And so the ritual was finished. I turned and walked out the door. As I emerged into the morning sun I unconsciously began a ritual that I myself had fallen into. I pulled my gauntlets on tight and checked my daggers and bow, touching each weapon in turn to reassure myself of its presence. When I had finished, I stepped off the doorstep and began walking towards the gate. I would of course be there early but I figured I might as well get my Mercenary papers updated at the gate. It had been quite awhile since I had done that.

On my way to the gate I stopped for a brief moment at a street corner to listen to a man in clerical robes. He was standing atop a small crate and was retelling the history of the Great War. He told about how the users of the arcane (he of course spat at the mere mention of arcane) began a war with the channelers of the Gods. He went on to how the arcane were forced to another land and then of how the great channelers erected the barrier that still protects us all. With a great smile on his face, he told of the brave men and women who then purged the land of the beasts that the arcane had created. The entire speech reached it’s crescendo when he declared, “And to this day our great barrier has kept the evil creations of the arcane out! Never since the purge has there been seen an orc or goblin! Arcane magic was the creation of our suffering! And since it’s exile we all have been free of misery!” A great cheer went up from the rapt listeners of the man and he bowed once and stepped down.
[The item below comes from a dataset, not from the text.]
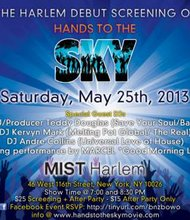 "SAVE THE DATE: May 25th ""Hands To The Sky"" Screening and After Party"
Of course I knew the story, everyone did. Mostly it was true too. The churches of the land kept everyone out of misery for the most part. Diseases were stamped out. Hunger was obliterated. Almost all were content with their lives. Of course there were those who were never happy or who did not want to work for their own good, but what place did not have these? Also the church wasn’t always able to prevent wars or crimes committed by evil people, but they always investigated crimes and brought justice where possible. Well, since the world was generally pretty good, what they said about the arcane must also be true. And that’s what I believed until then. 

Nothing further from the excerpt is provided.